## [Material provided]
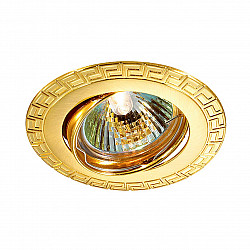369619 NT12 372 золото Встраиваемый ПВ светильник IP20 GX5.3 50W 12V COIL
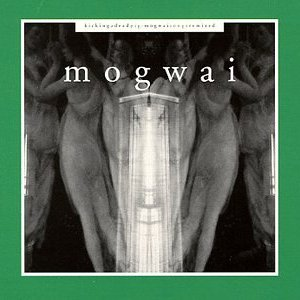 Image for 'Kicking A Dead Pig: Mogwai Songs Remixed'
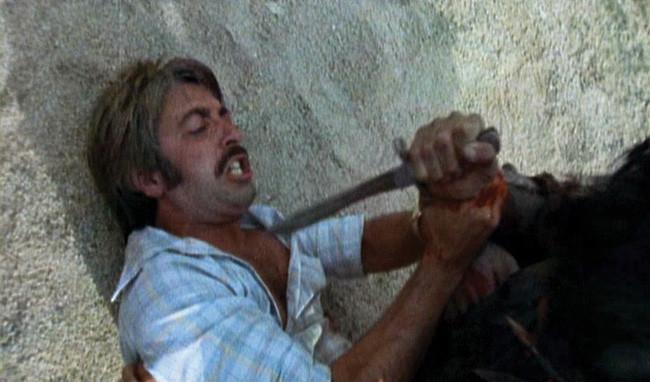 La Colline à Des Yeux (1977)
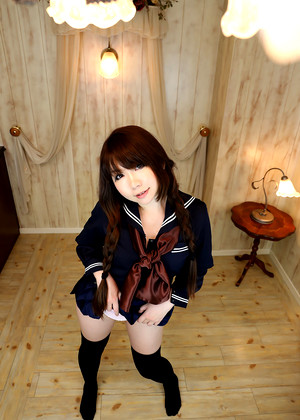 Japanese Rin Higurashi Youngtubesex Hot Sox jpg 2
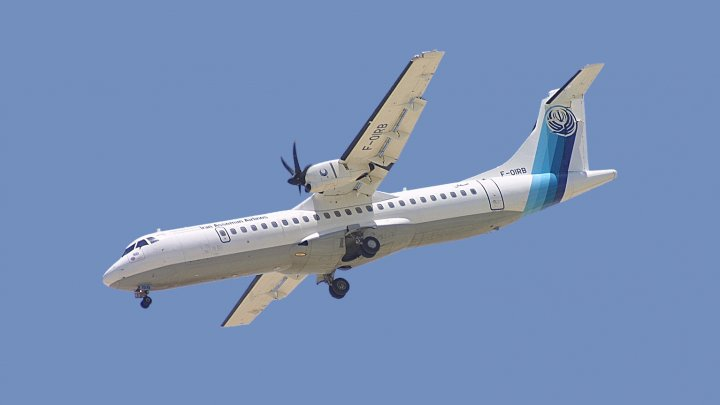 Echipele de salvare au reluat operaţiunile de căutare a avionului dispărut duminică în Iran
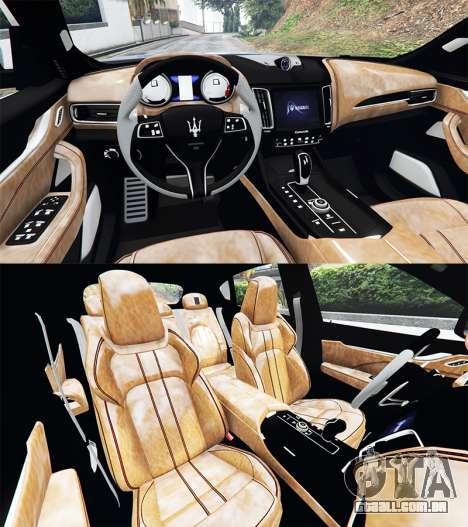 GTA 5 Maserati Levante 2017 [add-on] traseira direita vista lateral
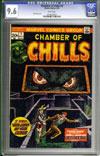 Chamber of Chills #9 CGC 9.6 w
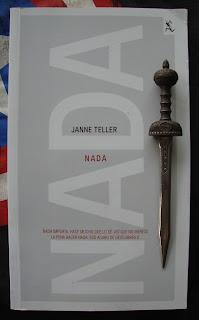 Portada del libro Nada, de Janne Teller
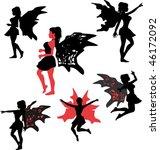 fairies   Shutterstock .eps vector #46172092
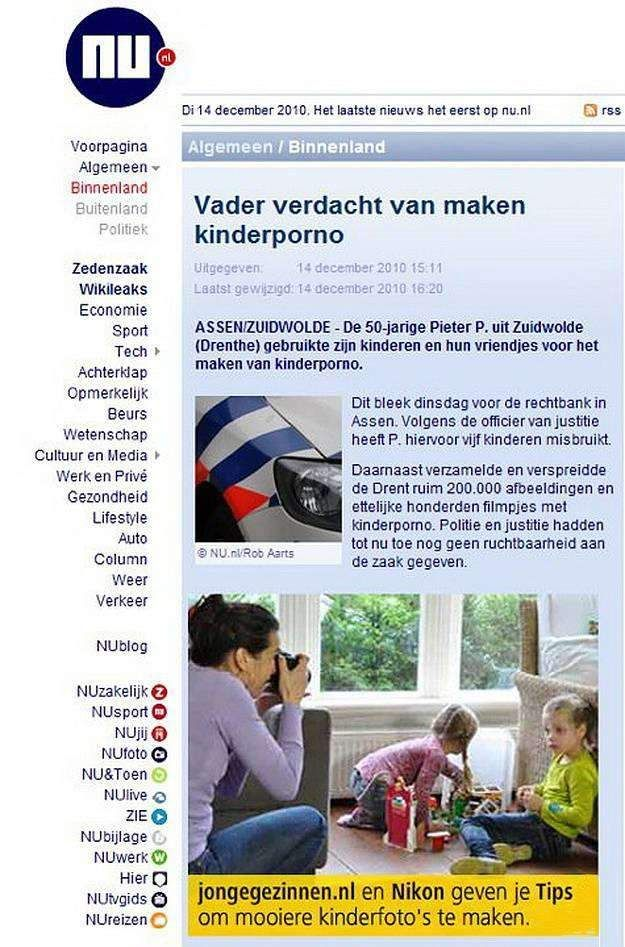 advertentie faal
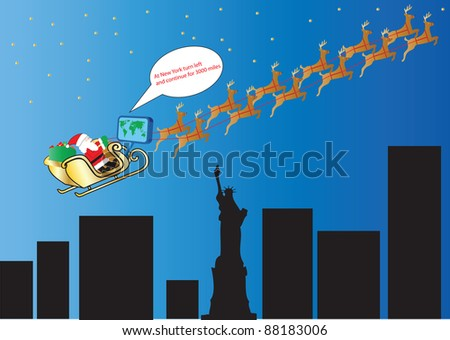 Santa and his Reindeer following Satellite Navigation over New York and the Statue of Liberty suitable for Gift Wrap or Greeting Card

## [What is required]
Make an exact copy of all entries above, dropping the images.

## [Solution for this problem]
369619 NT12 372 золото Встраиваемый ПВ светильник IP20 GX5.3 50W 12V COIL
 Image for 'Kicking A Dead Pig: Mogwai Songs Remixed'
 La Colline à Des Yeux (1977)
 Japanese Rin Higurashi Youngtubesex Hot Sox jpg 2
 Echipele de salvare au reluat operaţiunile de căutare a avionului dispărut duminică în Iran
 GTA 5 Maserati Levante 2017 [add-on] traseira direita vista lateral
 Chamber of Chills #9 CGC 9.6 w
 Portada del libro Nada, de Janne Teller
 fairies   Shutterstock .eps vector #46172092
 advertentie faal
 Santa and his Reindeer following Satellite Navigation over New York and the Statue of Liberty suitable for Gift Wrap or Greeting Card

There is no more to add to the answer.